Strictly speaking, that is not true. But you don't need that. What is true is if $B \in \mathscr{B}_1$ contains $x$, then there is an element $B' \in \mathscr{B}_2$ such that $x \in B' \subseteq B$. This is exactly what condition (ii)(b) requires. For example, if $B = (b', 1]$, and $x \in (b', 1]$, then you can just take $B' = [x, 1]$ to get $x \in [x, 1] \subseteq (b', 1]$. Next, if $B = (a'', b'') \ni x$, then you can take $B' = [x, b'')$ to get $x \in [x, b'') \subseteq (a'', b'')$ again. So on and so forth. And this leads to:

Thus, using (ii), I conclude that $\sigma ' \subset \sigma$.

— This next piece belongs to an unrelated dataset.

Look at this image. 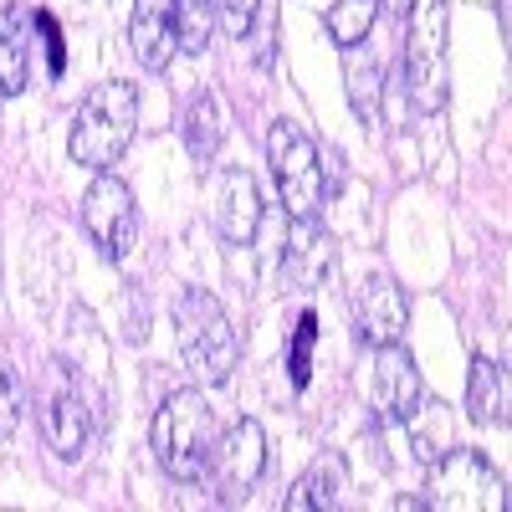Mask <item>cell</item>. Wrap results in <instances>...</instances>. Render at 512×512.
Returning <instances> with one entry per match:
<instances>
[{"label":"cell","mask_w":512,"mask_h":512,"mask_svg":"<svg viewBox=\"0 0 512 512\" xmlns=\"http://www.w3.org/2000/svg\"><path fill=\"white\" fill-rule=\"evenodd\" d=\"M134 128H139V88L134 82H98L72 118L67 154L77 164L98 169V175H108L123 159V149L134 144Z\"/></svg>","instance_id":"obj_1"},{"label":"cell","mask_w":512,"mask_h":512,"mask_svg":"<svg viewBox=\"0 0 512 512\" xmlns=\"http://www.w3.org/2000/svg\"><path fill=\"white\" fill-rule=\"evenodd\" d=\"M210 451H216V410L200 390L164 395L154 415V456L175 482H205Z\"/></svg>","instance_id":"obj_2"},{"label":"cell","mask_w":512,"mask_h":512,"mask_svg":"<svg viewBox=\"0 0 512 512\" xmlns=\"http://www.w3.org/2000/svg\"><path fill=\"white\" fill-rule=\"evenodd\" d=\"M175 338H180L185 364L205 384H226L241 364V338H236L226 308L205 287H185L175 297Z\"/></svg>","instance_id":"obj_3"},{"label":"cell","mask_w":512,"mask_h":512,"mask_svg":"<svg viewBox=\"0 0 512 512\" xmlns=\"http://www.w3.org/2000/svg\"><path fill=\"white\" fill-rule=\"evenodd\" d=\"M267 164H272V180H277L287 221L323 216V200H328L323 154H318V144L303 134V128H292L287 118L272 123V134H267Z\"/></svg>","instance_id":"obj_4"},{"label":"cell","mask_w":512,"mask_h":512,"mask_svg":"<svg viewBox=\"0 0 512 512\" xmlns=\"http://www.w3.org/2000/svg\"><path fill=\"white\" fill-rule=\"evenodd\" d=\"M405 31V88L420 113H441L451 93V62H446V0H415Z\"/></svg>","instance_id":"obj_5"},{"label":"cell","mask_w":512,"mask_h":512,"mask_svg":"<svg viewBox=\"0 0 512 512\" xmlns=\"http://www.w3.org/2000/svg\"><path fill=\"white\" fill-rule=\"evenodd\" d=\"M431 492H436V497H425V502L451 507V512H502V507H507L502 472H497L482 451H466V446H451V451L436 456Z\"/></svg>","instance_id":"obj_6"},{"label":"cell","mask_w":512,"mask_h":512,"mask_svg":"<svg viewBox=\"0 0 512 512\" xmlns=\"http://www.w3.org/2000/svg\"><path fill=\"white\" fill-rule=\"evenodd\" d=\"M41 436L62 461H77L93 441V405L88 390L77 384V374L57 359L47 364V379H41Z\"/></svg>","instance_id":"obj_7"},{"label":"cell","mask_w":512,"mask_h":512,"mask_svg":"<svg viewBox=\"0 0 512 512\" xmlns=\"http://www.w3.org/2000/svg\"><path fill=\"white\" fill-rule=\"evenodd\" d=\"M82 226H88L93 246L108 256V262H123L134 251L139 236V216H134V190L113 175H98L82 195Z\"/></svg>","instance_id":"obj_8"},{"label":"cell","mask_w":512,"mask_h":512,"mask_svg":"<svg viewBox=\"0 0 512 512\" xmlns=\"http://www.w3.org/2000/svg\"><path fill=\"white\" fill-rule=\"evenodd\" d=\"M262 472H267V436H262L256 420H236L226 436H216V451H210V472L205 477H216L226 502L251 492L256 482H262Z\"/></svg>","instance_id":"obj_9"},{"label":"cell","mask_w":512,"mask_h":512,"mask_svg":"<svg viewBox=\"0 0 512 512\" xmlns=\"http://www.w3.org/2000/svg\"><path fill=\"white\" fill-rule=\"evenodd\" d=\"M369 400L384 420H415L420 415V400H425V384H420V369L415 359L400 349V344H384L374 349V369H369Z\"/></svg>","instance_id":"obj_10"},{"label":"cell","mask_w":512,"mask_h":512,"mask_svg":"<svg viewBox=\"0 0 512 512\" xmlns=\"http://www.w3.org/2000/svg\"><path fill=\"white\" fill-rule=\"evenodd\" d=\"M405 323H410V303L395 277H364L359 282V297H354V328L369 349H384V344H400L405 338Z\"/></svg>","instance_id":"obj_11"},{"label":"cell","mask_w":512,"mask_h":512,"mask_svg":"<svg viewBox=\"0 0 512 512\" xmlns=\"http://www.w3.org/2000/svg\"><path fill=\"white\" fill-rule=\"evenodd\" d=\"M175 6L180 0H134L128 16V47L149 72H164L180 52V26H175Z\"/></svg>","instance_id":"obj_12"},{"label":"cell","mask_w":512,"mask_h":512,"mask_svg":"<svg viewBox=\"0 0 512 512\" xmlns=\"http://www.w3.org/2000/svg\"><path fill=\"white\" fill-rule=\"evenodd\" d=\"M333 272V236L323 231V221H292L287 241H282V282L297 292H313L323 277Z\"/></svg>","instance_id":"obj_13"},{"label":"cell","mask_w":512,"mask_h":512,"mask_svg":"<svg viewBox=\"0 0 512 512\" xmlns=\"http://www.w3.org/2000/svg\"><path fill=\"white\" fill-rule=\"evenodd\" d=\"M210 221L226 241H251L256 226H262V200H256V185L246 169H221L216 190H210Z\"/></svg>","instance_id":"obj_14"},{"label":"cell","mask_w":512,"mask_h":512,"mask_svg":"<svg viewBox=\"0 0 512 512\" xmlns=\"http://www.w3.org/2000/svg\"><path fill=\"white\" fill-rule=\"evenodd\" d=\"M31 82V16L21 6L0 11V98H21Z\"/></svg>","instance_id":"obj_15"},{"label":"cell","mask_w":512,"mask_h":512,"mask_svg":"<svg viewBox=\"0 0 512 512\" xmlns=\"http://www.w3.org/2000/svg\"><path fill=\"white\" fill-rule=\"evenodd\" d=\"M344 456L338 451H323L303 477L292 482V492H287V512H328V507H338L344 502Z\"/></svg>","instance_id":"obj_16"},{"label":"cell","mask_w":512,"mask_h":512,"mask_svg":"<svg viewBox=\"0 0 512 512\" xmlns=\"http://www.w3.org/2000/svg\"><path fill=\"white\" fill-rule=\"evenodd\" d=\"M466 410L477 425H507V369L487 354H477L466 374Z\"/></svg>","instance_id":"obj_17"},{"label":"cell","mask_w":512,"mask_h":512,"mask_svg":"<svg viewBox=\"0 0 512 512\" xmlns=\"http://www.w3.org/2000/svg\"><path fill=\"white\" fill-rule=\"evenodd\" d=\"M349 57H344V82H349V103H354V113L364 118V123H374L379 118V93H384V72H379V57H374V47H344Z\"/></svg>","instance_id":"obj_18"},{"label":"cell","mask_w":512,"mask_h":512,"mask_svg":"<svg viewBox=\"0 0 512 512\" xmlns=\"http://www.w3.org/2000/svg\"><path fill=\"white\" fill-rule=\"evenodd\" d=\"M185 149L205 164V159H216V149H221V134H226V128H221V103L216 98H210V93H195L190 98V108H185Z\"/></svg>","instance_id":"obj_19"},{"label":"cell","mask_w":512,"mask_h":512,"mask_svg":"<svg viewBox=\"0 0 512 512\" xmlns=\"http://www.w3.org/2000/svg\"><path fill=\"white\" fill-rule=\"evenodd\" d=\"M374 16H379V0H333L323 21H328V36L338 47H359L374 31Z\"/></svg>","instance_id":"obj_20"},{"label":"cell","mask_w":512,"mask_h":512,"mask_svg":"<svg viewBox=\"0 0 512 512\" xmlns=\"http://www.w3.org/2000/svg\"><path fill=\"white\" fill-rule=\"evenodd\" d=\"M175 26H180V52L200 57L210 47V31H216V0H180Z\"/></svg>","instance_id":"obj_21"},{"label":"cell","mask_w":512,"mask_h":512,"mask_svg":"<svg viewBox=\"0 0 512 512\" xmlns=\"http://www.w3.org/2000/svg\"><path fill=\"white\" fill-rule=\"evenodd\" d=\"M313 338H318V318L303 313V323H297V344L287 354V369H292V384H308V359H313Z\"/></svg>","instance_id":"obj_22"},{"label":"cell","mask_w":512,"mask_h":512,"mask_svg":"<svg viewBox=\"0 0 512 512\" xmlns=\"http://www.w3.org/2000/svg\"><path fill=\"white\" fill-rule=\"evenodd\" d=\"M256 6H262V0H216V21L226 26V36H251Z\"/></svg>","instance_id":"obj_23"},{"label":"cell","mask_w":512,"mask_h":512,"mask_svg":"<svg viewBox=\"0 0 512 512\" xmlns=\"http://www.w3.org/2000/svg\"><path fill=\"white\" fill-rule=\"evenodd\" d=\"M16 425H21V390H16V379L0 369V441H11Z\"/></svg>","instance_id":"obj_24"},{"label":"cell","mask_w":512,"mask_h":512,"mask_svg":"<svg viewBox=\"0 0 512 512\" xmlns=\"http://www.w3.org/2000/svg\"><path fill=\"white\" fill-rule=\"evenodd\" d=\"M41 36H47V47H52V72H62V41H57V21L52 16H36Z\"/></svg>","instance_id":"obj_25"},{"label":"cell","mask_w":512,"mask_h":512,"mask_svg":"<svg viewBox=\"0 0 512 512\" xmlns=\"http://www.w3.org/2000/svg\"><path fill=\"white\" fill-rule=\"evenodd\" d=\"M410 6H415V0H384V11H390L395 21H405V16H410Z\"/></svg>","instance_id":"obj_26"}]
</instances>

You are using (ii) in exactly the opposite manner. Given what I explained above about $\mathscr{B}_1$ and $\mathscr{B}_2$, you actually get according to (ii)(a) that $\sigma'$ is finer than $\sigma$, which is just another way of saying $\sigma \subseteq \sigma'$ as one should expect.

Extra Fact:

In general $\sigma \subseteq \sigma'$ will not be strict. You can indeed have $\sigma = \sigma'$ even though $\tau \subset \tau'$ strictly. The topology you considered, $\mathbb{R}_\ell$, is not necessarily the best to demonstrate this. Instead, consider the $K$-topology $\mathbb{R}_K$ on $\mathbb{R}$ which is also mentioned in Munkres. It has as basis all open intervals $(a, b)$ just like $\mathbb{R}_{st}$. But its basis also contains sets of the form $(a, b) - K$ where $K = \{\frac{1}{n} \in \mathbb{R} \ : n \in \mathbb{Z}_+\}$.

Note what is going on. The set $K$ only affects open intervals that overlap with $[0, 1]$. So informally the topology of $\mathbb{R}_K$ away from that region is exactly the same as $\mathbb{R}_{st}$. So if for example $Y = [6, 10]$ or any other subset that does not overlap with $[0, 1]$, its subspace topology under $\mathbb{R}_K$ will be the same as the subspace topology induced by the standard topology. For if you have a basis element of $\sigma'$ of the form $((a, b) - K) \cap Y$, then because $Y$ has no elements in common with $K$, we have $((a, b) - K) \cap Y = (a, b) \cap Y$. So basis elements of $\sigma'$ coincide with those of $\sigma$.